A survey conducted by Robert Walters Career Lifestyle survey, also reveals that 37 percent of HR professionals are taking 15 minutes or less for their lunch break each day. It also revealed that 16.9 percent are not taking a break at all, which is the highest figure among all professions.

HR professionals are more likely to be taking their break at their desk than the average worker, with 61 percent of HR professional reporting that they don’t leave their desk for lunch.

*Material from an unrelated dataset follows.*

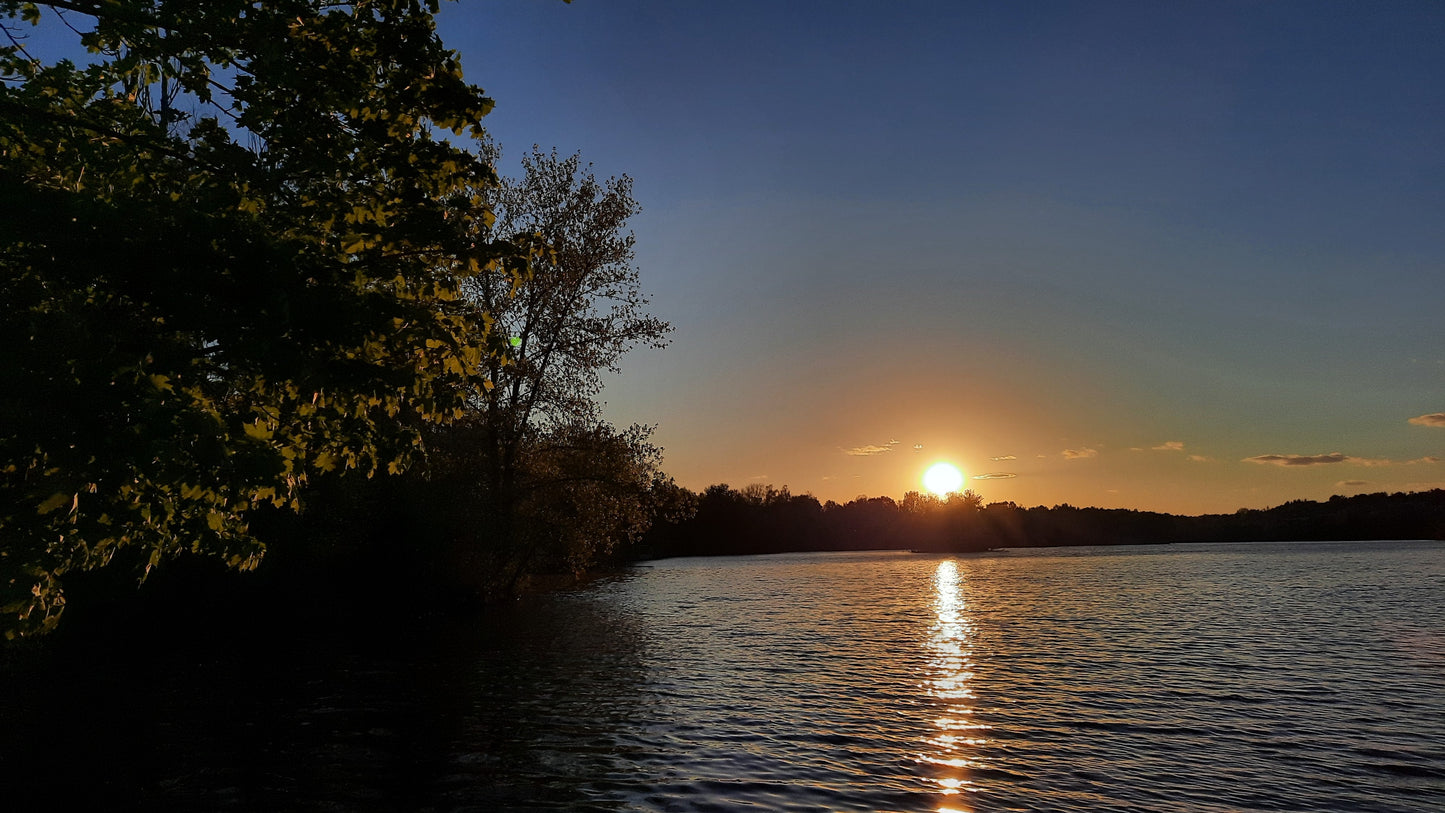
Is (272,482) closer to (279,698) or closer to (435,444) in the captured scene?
(279,698)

Vicky Salt, manager, Human Resources Recruitment at Robert Walters says:

“Clearly working through lunch is not a phenomenon limited to bankers, lawyers or other professions traditionally associated with long hours. HR and support professionals are, if anything, more likely to give up their break than their colleagues. While many professionals are content to stay in the office for lunch or even to go without a break, managers should be aware of the impact this can have on staff morale if it becomes the rule rather than the exception.”

With many workers not making the most of their lunch break this means that the Nation’s workers are constantly putting in the extra hours. An average working day is built upon the 9:00-17:30 time frame, with an hours break for lunch. With people arriving earlier, leaving later and not taking a break this can easily turn into a 9-10 hour working day.

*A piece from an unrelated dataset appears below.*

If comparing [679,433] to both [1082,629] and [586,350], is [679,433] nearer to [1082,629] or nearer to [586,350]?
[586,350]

The Robert Walters Career Lifestyle Survey also revealed that 21 percent of professionals feel that long working hours or a negative company culture would be the most important factor in leaving their job.

CV-Library is urging businesses to encourage employee breaks and consider how a reduced or no lunch break effects staff productivity. Lee Biggins, managing Director at CV-Library explains:

“Longer hours spent at the desk doesn’t necessarily equate to more work being completed. It’s only natural that employees will become less productive if they haven’t had time to stop for a break. Working lunches are often the result of an organisation’s internal culture, placing the onus on businesses to ensure staff are given sufficient time to refuel and rejuvenate over lunch, so that they are ready to work productively for the remainder of the afternoon.”

Latest figures compiled by the Telegraph conclude that a third of employees eat at their desk and four in ten reply to emails or take calls within their lunch break – with work eating into their lunch hour, productivity later in the day can often slip, ultimately, affecting their performance within the business.

Biggins explains the ethos he has installed in his own business: “I’m a strong believer that it is best to have staff productive in their core working hours, enabling them to enjoy their full lunch-time entitlement and leave the office on time. At CV-Library, everyone takes lunch at the same time. This prevents any work-related interruptions, ensuring that every member of the team has an hour to step away from the desk feel ready for the afternoon ahead. It also helps to breed a friendlier and more sociable internal atmosphere. Our model won’t fit all businesses, but there is always a way for employers to make sure their staff take a break.”